◆ Excerpt:

John Biebel, president and chief executive officer of two-hospital St. Joseph's-St. Anthony's Health System in Tampa, Fla., announced he will retire in December after 14 years with the Roman Catholic system.
"Quite frankly, the job just isn't as much fun as it used to be," said Biebel, 53, former chairman of the Florida Hospital Association.
Biebel also is executive vice president of Allegany Health System, St. Joseph's-St. Anthony's parent company. Last month, Howard Watts, an Allegany executive, was appointed president and CEO of the four-hospital system. Watts replaced Sister Marie Celeste Sullivan.
Biebel did not apply for the top Allegany job, said Dave Rogoff, vice president of planning and marketing for St. Joseph's-St. Anthony's. Rogoff also said Biebel's decision to retire had nothing to do with Allegany's ongoing collaborative talks with two separate hospital groups.
Over the past several months, Tampa-based Allegany and four East Coast-based Catholic systems have been meeting once a month to discuss a merger that could link about 30 hospitals in a co-sponsorship model.
Those systems include 11-hospital Eastern Mercy Health System, Radnor, Pa.; eight-hospital Bon Secours Health System, Marriottsville, Md.; two-hospital Sisters of Providence Health System, Springfield, Mass.; and four-hospital Covenant Health Systems, Lexington, Mass.
In the Tampa Bay area, Allegany also is reviewing a plan to merge operations with 16 other not-for-profit hospitals that are part of BayCare Healthcare Network.
The merger plan is a recommendation from a 700-page report prepared by the Hunter Group, a St. Petersburg, Fla.-based consulting firm. A decision is expected to be made over the next six months, said Frank Murphy, president of three-hospital Morton Plant Mease Health Care, Dunedin. The other hospitals include Bayfront Medical Center, St. Petersburg, and South Florida Baptist Hospital, Plant City.

◆ Problems to work on:
**a.** According to the article on John Biebel's retirement, how many years had he been with the Roman Catholic system when he announced it?
**b.** Print the passage of the article on John Biebel's retirement between "John Biebel, president" and "separate hospital groups.", inclusive.

◆ Data for analysis:
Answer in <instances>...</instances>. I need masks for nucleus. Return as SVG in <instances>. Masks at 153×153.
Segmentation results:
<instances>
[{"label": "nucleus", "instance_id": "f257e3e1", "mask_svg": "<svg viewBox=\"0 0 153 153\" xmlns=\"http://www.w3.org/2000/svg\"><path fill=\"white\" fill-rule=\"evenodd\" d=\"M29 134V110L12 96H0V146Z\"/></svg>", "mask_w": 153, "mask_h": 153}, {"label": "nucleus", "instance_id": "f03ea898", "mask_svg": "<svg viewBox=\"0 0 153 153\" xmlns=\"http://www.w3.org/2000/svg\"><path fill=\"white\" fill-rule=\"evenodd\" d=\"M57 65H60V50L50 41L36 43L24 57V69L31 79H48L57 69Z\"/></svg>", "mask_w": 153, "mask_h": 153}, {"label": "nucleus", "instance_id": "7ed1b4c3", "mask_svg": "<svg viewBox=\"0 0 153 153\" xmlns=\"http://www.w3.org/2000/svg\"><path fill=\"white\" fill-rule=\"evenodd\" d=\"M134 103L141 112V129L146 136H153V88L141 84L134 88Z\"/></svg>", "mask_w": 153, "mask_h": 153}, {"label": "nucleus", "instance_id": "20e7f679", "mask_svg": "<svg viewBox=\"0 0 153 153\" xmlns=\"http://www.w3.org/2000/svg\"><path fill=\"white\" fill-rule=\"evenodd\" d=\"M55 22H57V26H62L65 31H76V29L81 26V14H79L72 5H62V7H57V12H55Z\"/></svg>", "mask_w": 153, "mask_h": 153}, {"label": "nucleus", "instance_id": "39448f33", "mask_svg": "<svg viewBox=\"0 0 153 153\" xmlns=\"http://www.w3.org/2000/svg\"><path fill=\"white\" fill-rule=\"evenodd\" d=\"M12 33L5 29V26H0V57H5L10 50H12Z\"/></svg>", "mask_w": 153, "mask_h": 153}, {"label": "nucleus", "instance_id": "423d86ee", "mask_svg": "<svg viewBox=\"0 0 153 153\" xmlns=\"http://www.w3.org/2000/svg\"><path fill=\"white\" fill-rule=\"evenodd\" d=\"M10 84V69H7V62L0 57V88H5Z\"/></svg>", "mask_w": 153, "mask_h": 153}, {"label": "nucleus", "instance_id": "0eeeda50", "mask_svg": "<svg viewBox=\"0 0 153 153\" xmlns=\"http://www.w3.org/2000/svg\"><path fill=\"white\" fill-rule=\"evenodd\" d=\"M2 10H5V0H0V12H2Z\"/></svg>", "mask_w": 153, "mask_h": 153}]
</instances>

◆ Numbered responses:
**a.** 14 years

**b.**
John Biebel, president and chief executive officer of two-hospital St. Joseph's-St. Anthony's Health System in Tampa, Fla., announced he will retire in December after 14 years with the Roman Catholic system.
"Quite frankly, the job just isn't as much fun as it used to be," said Biebel, 53, former chairman of the Florida Hospital Association.
Biebel also is executive vice president of Allegany Health System, St. Joseph's-St. Anthony's parent company. Last month, Howard Watts, an Allegany executive, was appointed president and CEO of the four-hospital system. Watts replaced Sister Marie Celeste Sullivan.
Biebel did not apply for the top Allegany job, said Dave Rogoff, vice president of planning and marketing for St. Joseph's-St. Anthony's. Rogoff also said Biebel's decision to retire had nothing to do with Allegany's ongoing collaborative talks with two separate hospital groups.